» **Work instructions**
Reproduce the items from the line with "1968 Ford Mustang Fastback Eleanor" to the line with "[novel] Người Chồng", exactly as they appear, and give nothing else.

» **Recorded information**
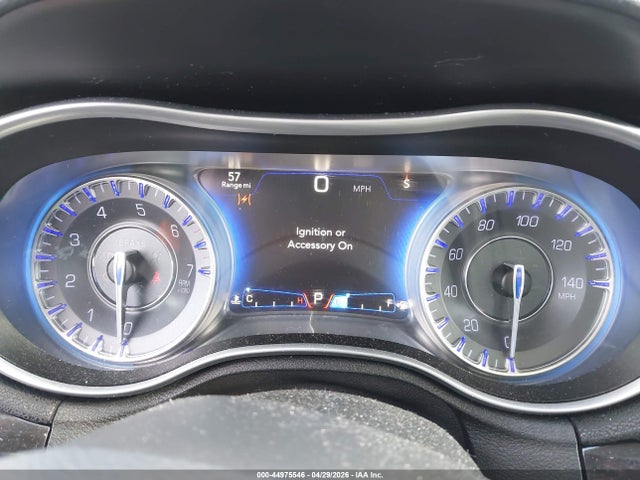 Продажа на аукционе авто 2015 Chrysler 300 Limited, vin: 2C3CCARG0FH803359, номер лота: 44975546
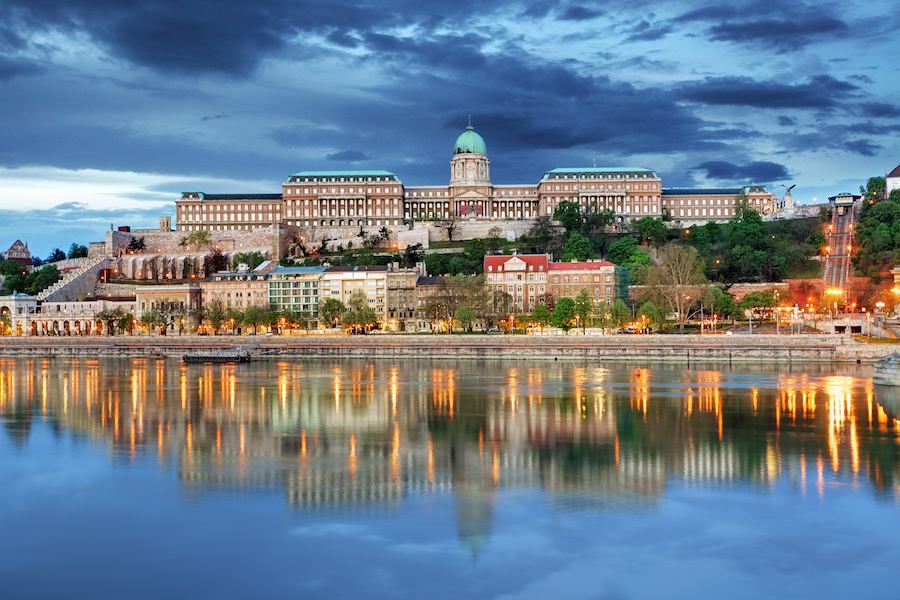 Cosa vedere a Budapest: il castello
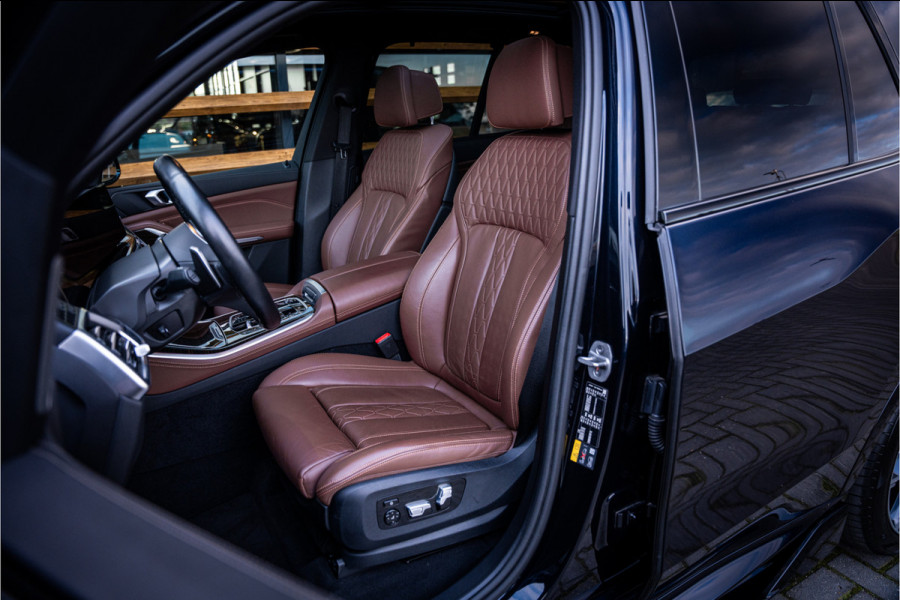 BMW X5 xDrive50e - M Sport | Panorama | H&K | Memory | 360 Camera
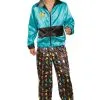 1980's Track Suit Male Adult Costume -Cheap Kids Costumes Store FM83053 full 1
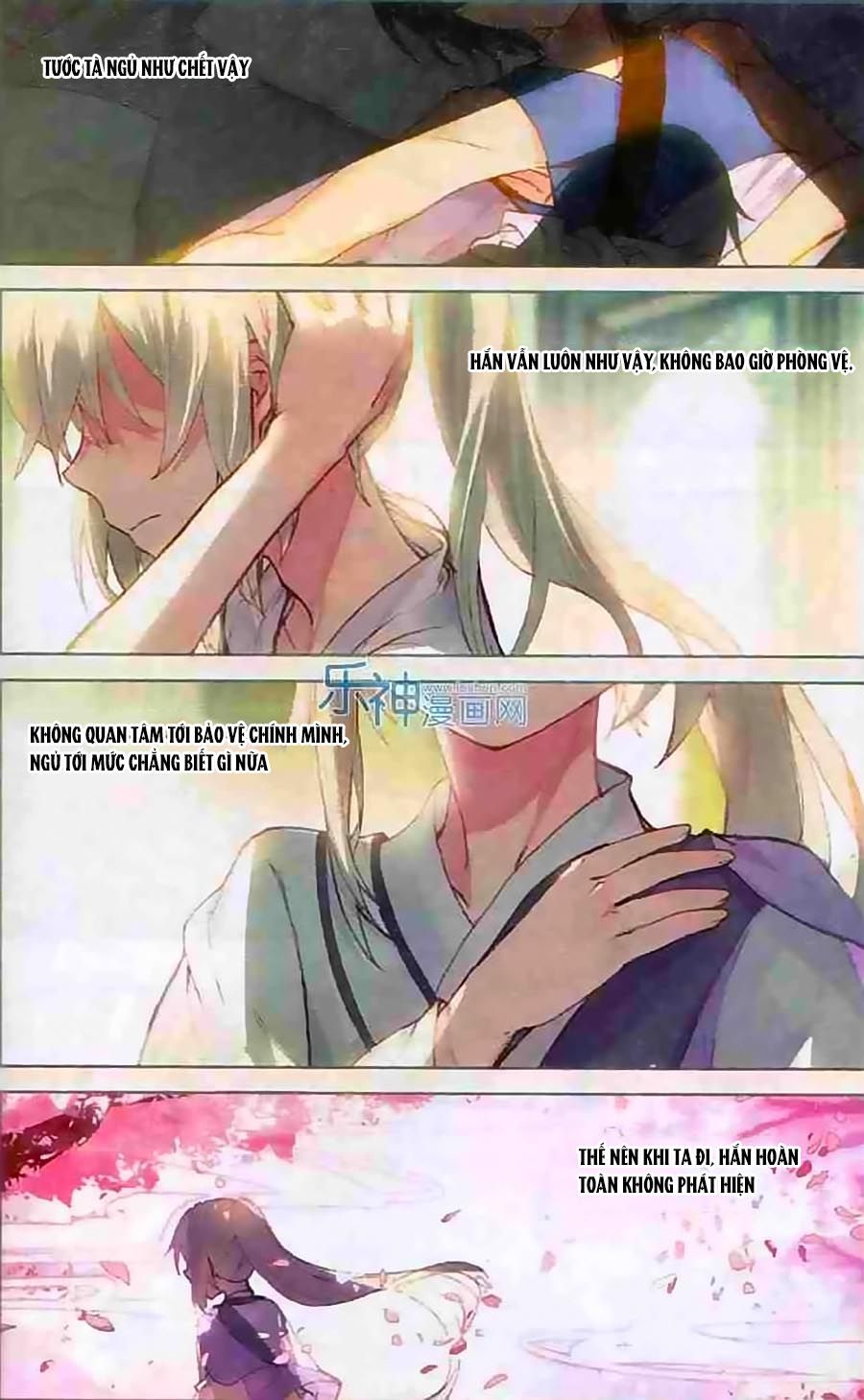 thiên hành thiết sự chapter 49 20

* * *

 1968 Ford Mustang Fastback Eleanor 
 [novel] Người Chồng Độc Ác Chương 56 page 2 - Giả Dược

* * *

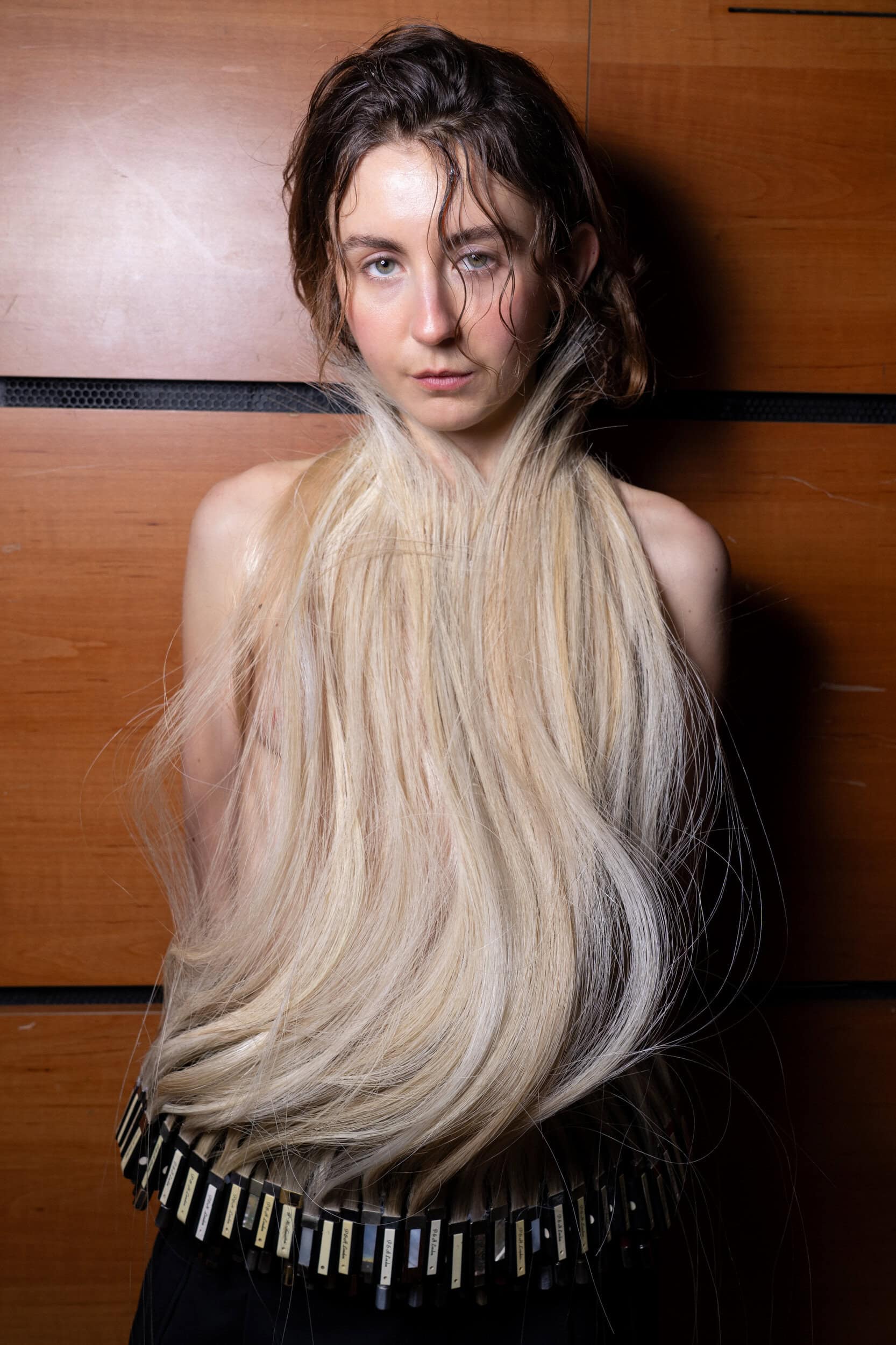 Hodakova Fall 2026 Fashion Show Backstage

» **Answer area**
 1968 Ford Mustang Fastback Eleanor 
 [novel] Người Chồng Độc Ác Chương 56 page 2 - Giả Dược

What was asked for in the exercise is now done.